Monday, May 11, 2009

zoning and other restrictions put a brake on competitive forces and keep housing prices up

TO BE FILED: From Slate:

Slate Magazine
everyday economics

Is Housing Too Expensive? Blame the Government

Maybe zoning laws are causing the real-estate bubble.

By Steven E. Landsburg

Elementary economics tells you that in a competitive environment, the price of a new house should equal:

the price of land + construction costs + a reasonable profit for the developer

But in most cities, that sum is not even close to what buyers are paying.

Take Dallas, for example. If you live in central Dallas, and if you could magically add a quarter of an acre to your lot size, you'd add (on average) about $2,200 to the value of your house. (We know this from comparisons of similar houses on different-sized lots.) Do the same in central Philadelphia, and your house value increases by $8,400; in central Houston, it's more like $17,600. In that sense, central Dallas land is just about the cheapest urban land you can find in this country. Among large cities, only Atlanta, Boston, and St. Louis rank lower. In theory, that should be great news for Dallas housing prices. But it's not. A house that costs $100,000 to build typically sells for $140,000 in Dallas, maybe $120,000 in Houston, and under $90,000 in Philadelphia.
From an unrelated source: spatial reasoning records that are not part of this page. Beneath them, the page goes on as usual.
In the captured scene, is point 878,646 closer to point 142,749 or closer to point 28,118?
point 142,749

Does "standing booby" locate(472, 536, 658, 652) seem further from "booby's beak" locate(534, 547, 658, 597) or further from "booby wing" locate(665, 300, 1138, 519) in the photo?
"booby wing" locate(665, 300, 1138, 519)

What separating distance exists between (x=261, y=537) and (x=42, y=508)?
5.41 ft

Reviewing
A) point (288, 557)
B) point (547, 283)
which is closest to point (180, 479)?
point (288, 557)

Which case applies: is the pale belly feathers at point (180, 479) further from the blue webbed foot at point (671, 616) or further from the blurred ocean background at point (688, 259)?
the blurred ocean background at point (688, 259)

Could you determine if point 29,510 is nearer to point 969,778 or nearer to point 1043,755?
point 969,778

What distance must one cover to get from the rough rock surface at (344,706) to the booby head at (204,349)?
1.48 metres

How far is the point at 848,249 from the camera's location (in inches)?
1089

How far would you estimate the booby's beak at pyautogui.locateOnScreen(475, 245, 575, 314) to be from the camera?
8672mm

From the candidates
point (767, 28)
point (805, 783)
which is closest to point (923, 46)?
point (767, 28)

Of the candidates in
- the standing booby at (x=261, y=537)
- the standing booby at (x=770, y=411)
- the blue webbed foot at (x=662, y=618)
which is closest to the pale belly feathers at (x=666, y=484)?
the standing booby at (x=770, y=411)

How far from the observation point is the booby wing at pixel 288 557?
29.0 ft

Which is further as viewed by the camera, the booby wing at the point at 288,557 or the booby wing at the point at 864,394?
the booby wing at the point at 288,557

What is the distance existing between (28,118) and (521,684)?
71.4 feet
Aha! say the commentators. Housing prices must be driven by something other than fundamentals. Speculators, of either the rational or the irrational variety, are the obvious culprits.

Here's what's wrong with that analysis: Housing prices have to make sense on both the demand side and the supply side. No matter what you do or don't believe about the ability of crazed demanders to bid up prices, you still have to explain why competitive suppliers don't bid those prices right back down. In other words, if the housing market is so tight that builders are making a fortune, they ought to be flooding the market with new houses—and driving down prices.

In fact, buyers' behavior is relatively easy to explain. Most of the recent explosion in housing prices has been in cities like San Francisco and Santa Barbara—in other words, in really nice places to live. It's not unreasonable to believe that, as Americans grow richer, and as technology makes us more mobile, more and more of us want to move to California. And it's not unreasonable to expect that this trend will continue, so that even a very expensive house in the Bay Area can look like a good investment.

The great mystery is on the supply side. Instead of the traditional formula "housing price equals land price + construction costs + reasonable profit," we seem to be seeing something more like "housing price equals land price + constructions costs plus reasonable profit + mystery component." And, most interestingly, the mystery component varies a lot from city to city.

Even in cities like San Francisco, where there's little room to build and land is consequently dear (on the order of $85,000 per quarter acre, compared with $2,200 for Dallas), you can't use land prices to explain away housing prices. The mystery component in San Francisco housing—that is, the amount left over when you subtract land prices and construction costs from house prices—is the highest in the country.

Edward Glaeser of Harvard and Joe Gyourko of the University of Pennsylvania have computed these mystery components for about two dozen American cities. They speculate that the mystery component is essentially a "zoning tax." That is, zoning and other restrictions put a brake on competitive forces and keep housing prices up. (Read one of their papers here.)

When you buy a house, you're not just paying for the land and construction costs; you're also paying for a building permit and other costs of compliance. You've got to get the permits, pass the zoning and historic preservation boards, ace the environmental impact statement, win over the neighborhood commission, etc. If Glaeser and Gyourko are right, that's the mystery component right there.

It's hard to test this theory directly, because it's hard to get good measures of compliance costs in various cities. But Glaeser and Gyourko did the next best thing: They measured a part of the compliance costs, namely the average length of time for a permit to be granted.

If the theory is correct, that length of time should be a good but imperfect predictor of the mystery component in housing prices. The data largely support this theory. About half of all cities are rated 2 (on a scale of 1 to 5) in terms of how long it takes to get a permit; these are, without exception, the cities with the lowest mystery component in housing prices. Cities rated 3, 4, and 5 all have higher mystery components. (A bit disconcertingly, so do the three cities—Minneapolis, Chicago, and Anaheim—that are rated 1. Peculiar as these exceptions are, there are at least only three of them, and we should expect some anomalies given that Glaeser and Gyourko's measure of zoning costs is rather crude.) You can talk all you want about crazed speculators and bubbles in housing prices, but you still have to explain why competitive forces don't bring prices right back down. According to Glaeser and Gyourko, it's ever-expanding zoning laws that get in the way. If you want to lower prices, that's the bubble you've got to burst.